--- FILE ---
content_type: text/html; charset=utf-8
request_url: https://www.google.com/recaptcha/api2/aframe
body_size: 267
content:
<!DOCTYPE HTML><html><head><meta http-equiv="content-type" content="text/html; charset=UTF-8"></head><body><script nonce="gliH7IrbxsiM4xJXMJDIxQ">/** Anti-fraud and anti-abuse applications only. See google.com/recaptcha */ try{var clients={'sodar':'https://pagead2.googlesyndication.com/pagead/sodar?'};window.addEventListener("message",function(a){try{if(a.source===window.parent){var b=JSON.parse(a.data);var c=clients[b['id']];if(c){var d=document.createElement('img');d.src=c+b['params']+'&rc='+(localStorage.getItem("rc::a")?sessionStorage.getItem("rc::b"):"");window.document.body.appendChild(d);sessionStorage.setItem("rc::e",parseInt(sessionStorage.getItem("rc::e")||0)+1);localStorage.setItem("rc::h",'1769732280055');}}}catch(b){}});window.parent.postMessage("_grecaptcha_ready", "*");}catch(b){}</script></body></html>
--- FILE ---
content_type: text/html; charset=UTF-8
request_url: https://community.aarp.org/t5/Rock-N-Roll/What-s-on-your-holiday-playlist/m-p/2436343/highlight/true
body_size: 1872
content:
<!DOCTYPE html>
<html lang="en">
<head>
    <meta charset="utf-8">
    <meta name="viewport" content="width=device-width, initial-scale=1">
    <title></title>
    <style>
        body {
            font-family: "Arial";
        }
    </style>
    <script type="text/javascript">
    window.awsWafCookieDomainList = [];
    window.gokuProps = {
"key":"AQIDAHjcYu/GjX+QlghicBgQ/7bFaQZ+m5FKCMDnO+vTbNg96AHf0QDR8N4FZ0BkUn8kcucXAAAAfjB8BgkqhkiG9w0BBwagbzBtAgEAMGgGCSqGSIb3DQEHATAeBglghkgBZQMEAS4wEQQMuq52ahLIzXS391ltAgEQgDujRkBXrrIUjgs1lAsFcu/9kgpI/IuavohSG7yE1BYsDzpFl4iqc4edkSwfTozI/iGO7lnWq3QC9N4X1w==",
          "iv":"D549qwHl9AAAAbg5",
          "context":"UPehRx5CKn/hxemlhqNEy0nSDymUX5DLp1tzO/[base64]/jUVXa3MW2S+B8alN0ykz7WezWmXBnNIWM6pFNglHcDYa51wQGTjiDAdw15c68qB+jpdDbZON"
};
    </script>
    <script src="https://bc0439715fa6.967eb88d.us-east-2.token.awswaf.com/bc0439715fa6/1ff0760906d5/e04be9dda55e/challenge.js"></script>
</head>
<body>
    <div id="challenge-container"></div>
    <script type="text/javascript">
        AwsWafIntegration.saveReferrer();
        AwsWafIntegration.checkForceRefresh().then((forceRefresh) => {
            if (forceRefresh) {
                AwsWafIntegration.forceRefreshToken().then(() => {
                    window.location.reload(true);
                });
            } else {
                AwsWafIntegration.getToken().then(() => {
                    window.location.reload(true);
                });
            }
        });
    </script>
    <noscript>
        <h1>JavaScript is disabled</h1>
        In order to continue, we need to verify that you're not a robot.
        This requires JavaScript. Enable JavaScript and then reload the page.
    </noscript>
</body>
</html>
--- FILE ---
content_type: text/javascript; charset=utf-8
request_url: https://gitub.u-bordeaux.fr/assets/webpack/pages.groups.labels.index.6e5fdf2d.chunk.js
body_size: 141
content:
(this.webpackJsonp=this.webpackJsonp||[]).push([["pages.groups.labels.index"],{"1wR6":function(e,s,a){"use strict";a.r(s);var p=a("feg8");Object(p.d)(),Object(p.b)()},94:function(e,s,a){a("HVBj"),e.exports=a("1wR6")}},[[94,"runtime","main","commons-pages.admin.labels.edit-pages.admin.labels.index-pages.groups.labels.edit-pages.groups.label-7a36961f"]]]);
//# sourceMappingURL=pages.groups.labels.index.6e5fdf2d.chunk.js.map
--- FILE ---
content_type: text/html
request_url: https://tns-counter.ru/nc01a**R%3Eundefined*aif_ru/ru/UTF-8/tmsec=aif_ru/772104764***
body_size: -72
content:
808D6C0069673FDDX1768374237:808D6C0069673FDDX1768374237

————————

## WHAT IS BEING ASKED
Reproduce the data. Keep it exact.

## RESULT OF THE EXERCISE
--- FILE ---
content_type: text/html; charset=utf-8
request_url: https://www.google.com/recaptcha/api2/aframe
body_size: 267
content:
<!DOCTYPE HTML><html><head><meta http-equiv="content-type" content="text/html; charset=UTF-8"></head><body><script nonce="gliH7IrbxsiM4xJXMJDIxQ">/** Anti-fraud and anti-abuse applications only. See google.com/recaptcha */ try{var clients={'sodar':'https://pagead2.googlesyndication.com/pagead/sodar?'};window.addEventListener("message",function(a){try{if(a.source===window.parent){var b=JSON.parse(a.data);var c=clients[b['id']];if(c){var d=document.createElement('img');d.src=c+b['params']+'&rc='+(localStorage.getItem("rc::a")?sessionStorage.getItem("rc::b"):"");window.document.body.appendChild(d);sessionStorage.setItem("rc::e",parseInt(sessionStorage.getItem("rc::e")||0)+1);localStorage.setItem("rc::h",'1769732280055');}}}catch(b){}});window.parent.postMessage("_grecaptcha_ready", "*");}catch(b){}</script></body></html>
--- FILE ---
content_type: text/html; charset=UTF-8
request_url: https://community.aarp.org/t5/Rock-N-Roll/What-s-on-your-holiday-playlist/m-p/2436343/highlight/true
body_size: 1872
content:
<!DOCTYPE html>
<html lang="en">
<head>
    <meta charset="utf-8">
    <meta name="viewport" content="width=device-width, initial-scale=1">
    <title></title>
    <style>
        body {
            font-family: "Arial";
        }
    </style>
    <script type="text/javascript">
    window.awsWafCookieDomainList = [];
    window.gokuProps = {
"key":"AQIDAHjcYu/GjX+QlghicBgQ/7bFaQZ+m5FKCMDnO+vTbNg96AHf0QDR8N4FZ0BkUn8kcucXAAAAfjB8BgkqhkiG9w0BBwagbzBtAgEAMGgGCSqGSIb3DQEHATAeBglghkgBZQMEAS4wEQQMuq52ahLIzXS391ltAgEQgDujRkBXrrIUjgs1lAsFcu/9kgpI/IuavohSG7yE1BYsDzpFl4iqc4edkSwfTozI/iGO7lnWq3QC9N4X1w==",
          "iv":"D549qwHl9AAAAbg5",
          "context":"UPehRx5CKn/hxemlhqNEy0nSDymUX5DLp1tzO/[base64]/jUVXa3MW2S+B8alN0ykz7WezWmXBnNIWM6pFNglHcDYa51wQGTjiDAdw15c68qB+jpdDbZON"
};
    </script>
    <script src="https://bc0439715fa6.967eb88d.us-east-2.token.awswaf.com/bc0439715fa6/1ff0760906d5/e04be9dda55e/challenge.js"></script>
</head>
<body>
    <div id="challenge-container"></div>
    <script type="text/javascript">
        AwsWafIntegration.saveReferrer();
        AwsWafIntegration.checkForceRefresh().then((forceRefresh) => {
            if (forceRefresh) {
                AwsWafIntegration.forceRefreshToken().then(() => {
                    window.location.reload(true);
                });
            } else {
                AwsWafIntegration.getToken().then(() => {
                    window.location.reload(true);
                });
            }
        });
    </script>
    <noscript>
        <h1>JavaScript is disabled</h1>
        In order to continue, we need to verify that you're not a robot.
        This requires JavaScript. Enable JavaScript and then reload the page.
    </noscript>
</body>
</html>
--- FILE ---
content_type: text/javascript; charset=utf-8
request_url: https://gitub.u-bordeaux.fr/assets/webpack/pages.groups.labels.index.6e5fdf2d.chunk.js
body_size: 141
content:
(this.webpackJsonp=this.webpackJsonp||[]).push([["pages.groups.labels.index"],{"1wR6":function(e,s,a){"use strict";a.r(s);var p=a("feg8");Object(p.d)(),Object(p.b)()},94:function(e,s,a){a("HVBj"),e.exports=a("1wR6")}},[[94,"runtime","main","commons-pages.admin.labels.edit-pages.admin.labels.index-pages.groups.labels.edit-pages.groups.label-7a36961f"]]]);
//# sourceMappingURL=pages.groups.labels.index.6e5fdf2d.chunk.js.map
--- FILE ---
content_type: text/html
request_url: https://tns-counter.ru/nc01a**R%3Eundefined*aif_ru/ru/UTF-8/tmsec=aif_ru/772104764***
body_size: -72
content:
808D6C0069673FDDX1768374237:808D6C0069673FDDX1768374237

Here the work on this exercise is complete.